● **EXCERPT TO READ**:
—————

Shedding Light on "Children of the Dark"
The morally bankrupt mirror of "Rebel without a Cause" exposes the bleakness of 1950s attitudes toward sex and gender and highlights what the movie did right.
In a few weeks’ time, Warner Bros. will release a new 4K Ultra-HD Blu-Ray edition of Rebel without a Cause to celebrate the studio’s 100th anniversary. The deluxe new packaging features two of the movie’s stars, James Dean and Natalie Wood, on the slipcover, the special edition metal tin, and the exterior and interior of the box holding the discs. One thing missing from the packaging is co-star Sal Mineo, who was nominated for an Oscar for his role as Plato, alongside Wood. The omission is at one level understandable—Warner Bros. wants to foreground the most famous names, and they are simply tweaking the earlier DVD packaging—but it is also a continuation of a decades-long effort to minimize the queer character in order to recast Rebel without a Cause as a traditional teen romance.
The studio’s discomfort with the film’s themes has always been quite plain, from the falsified plot summaries the publicity department provided to film critics, to the studio’s own notes demanding changes to excise any hint of homosexuality. What they meant, however, was an elimination of any sympathetic hint. An earlier version of the film’s script had a much darker take on the same theme and, apparently, didn’t cause nearly as much concern—and was even turned into a novel, which publisher Henry Holt promoted as the real story of Rebel without a Cause.
The short version is that Rebel without a Cause when through many abortive attempts to make a movie to match the title of Robert Lindner’s psychological study of a psychopathic adolescent, whose rights Warner Bros. had bought in the 1940s, before Nicolas Ray inherited the cursed movie title in 1954 for his own juvenile delinquency film. Even Dr. Seuss took a turn at writing a script, and failed.
In late 1954, the albatross fell around the neck of Irving Shulman, the author of The Amboy Dukes and a veteran of writing about juvenile delinquents. He wrote an unsatisfactory, hyperviolent story about teen psychopaths, culminating in a shootout when a jealous boy takes the others hostage in a fit of rage over losing the boy he is obsessed with to a girl.
Shulman and Ray fought over the script, but the final straw came when Shulman picked a fight with James Dean over Dean’s Porsche. Shulman, who was Jewish, was offended that Dean planned to buy a German sportscar, and Ray fired Shulman when forced to pick between his star and his screenwriter. Shulman began working on a plan to turn his script into a novel, and he later put out the story that he had become so enamored of his novelistic vision that he voluntarily left Rebel to write it. Ray replaced Shulman with Steward Stern, who softened and humanized Shulman’s story, taking his inspiration from James Dean himself, whose life and experiences helped to inform the final story and characterizations. Dean, in turn, improvised and interpreted Sterns version to make it still more radical.

—————

● **REQUIRED TASKS**:
1) Rewrite the stretch of the article on Rebel without a Cause from "The short version" through "with to a girl.", substituting "burden" for "albatross".
2) Pick up the article on Rebel without a Cause after its last sentence and continue it.
The material has no connection to the article on Rebel without a Cause.

● **INPUT DATA**:
—————

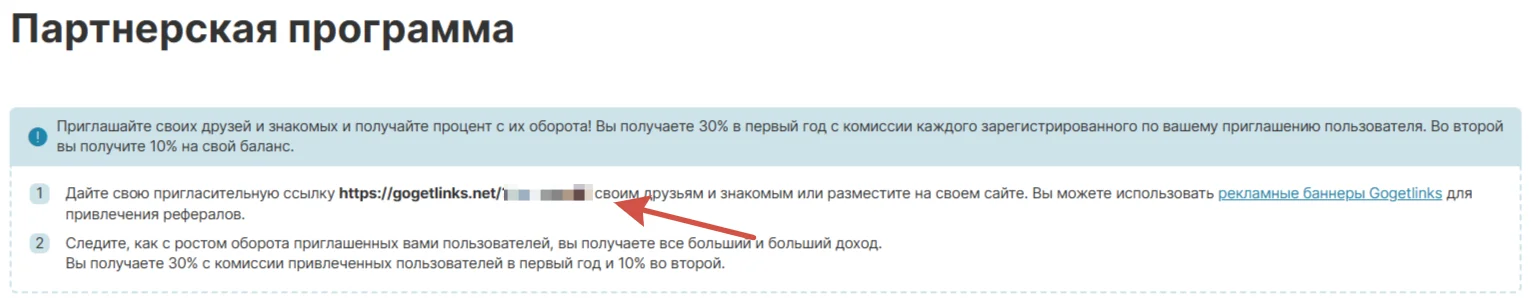 GoGetLinks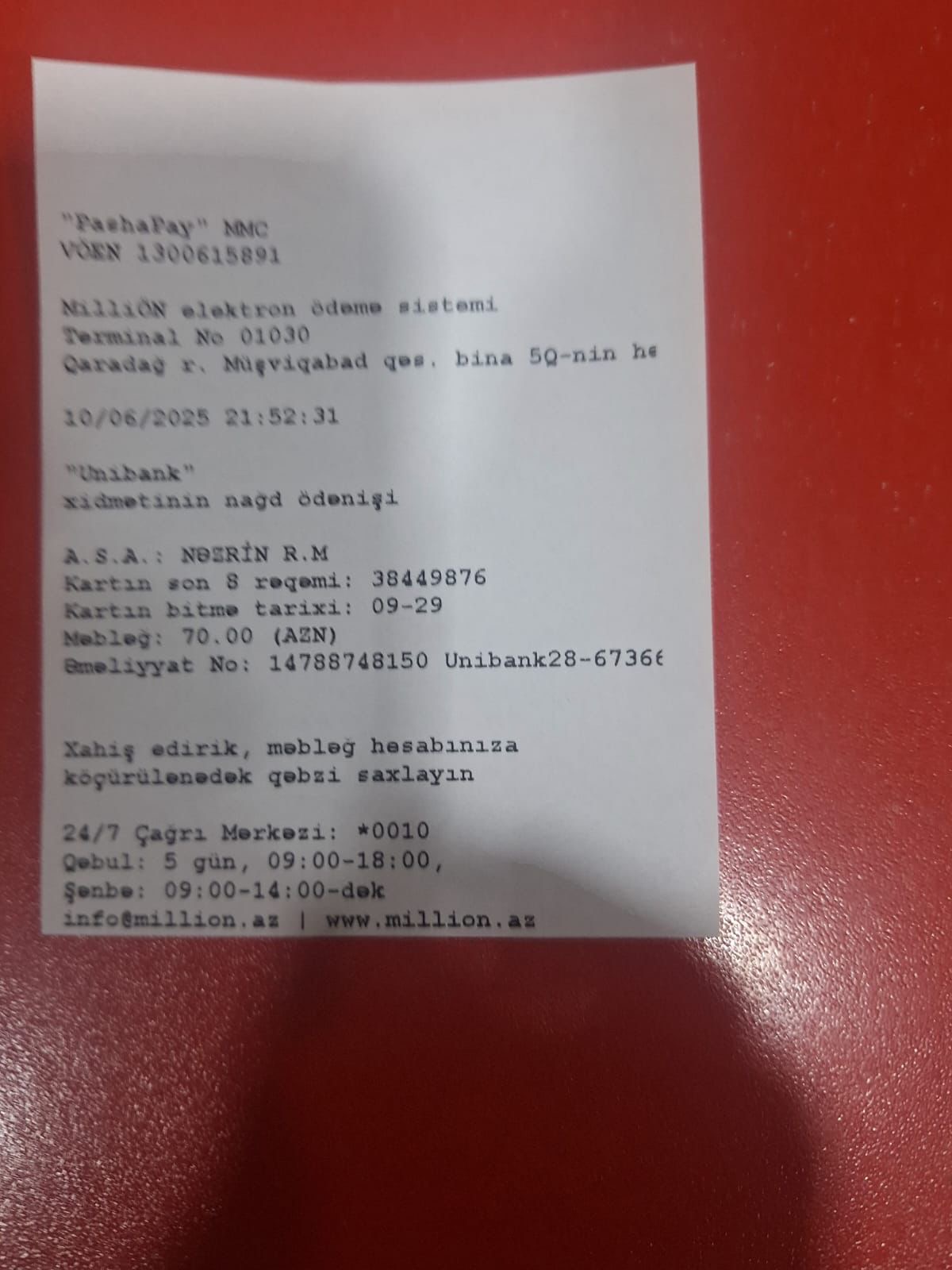 media-e4d12c59-ef93-44ec-9008-4eeec2d80c96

—————

● **RESULTS BY TASK**:
1)
The short version is that Rebel without a Cause when through many abortive attempts to make a movie to match the title of Robert Lindner’s psychological study of a psychopathic adolescent, whose rights Warner Bros. had bought in the 1940s, before Nicolas Ray inherited the cursed movie title in 1954 for his own juvenile delinquency film. Even Dr. Seuss took a turn at writing a script, and failed.
In late 1954, the burden fell around the neck of Irving Shulman, the author of The Amboy Dukes and a veteran of writing about juvenile delinquents. He wrote an unsatisfactory, hyperviolent story about teen psychopaths, culminating in a shootout when a jealous boy takes the others hostage in a fit of rage over losing the boy he is obsessed with to a girl.

2)
But that is a different story.
Warner Bros. gave Shulman permission to use his Rebel script for his novel, which was published in January 1956 as Children of the Dark, later subtitled Riot and Rebellion in the Dungaree Set, and advertised, with some irony, as the “Story of [the] James Dean movie, ‘Rebel without a Cause’!” Apparently, even with Dean’s name splashed on the cover of the paperback edition, fans weren’t fooled. With few—and bad—reviews in the press and apparently low sales, the book quickly faded into obscurity. It is however a fascinating mirror of the dark, morally bankrupt version of Rebel without a Cause Shulman wanted to bring to the screen.
Children of the Dark follows the rough outline of Rebel without a Cause, as you might expect. After some initial setup, the story opens with the James Dean character—here named Steve Stark instead of Jim, though transparently inspired by Dean, and informed by Shulman’s dislike for him—arriving in town as the new kid and struggling to fit in. Similar to the movie, the students attend a show at the local planetarium and end up passing the time by staging a “chickie run” in which two boys drive stolen cars off a cliff. Unlike the movie, Steve/Jim isn’t involved in this race. Instead, Buzzy (the movie’s Buzz) and a throwaway charactered called Chuck drive, and Chuck dies, leading the other kids to conspire to cover up their involvement.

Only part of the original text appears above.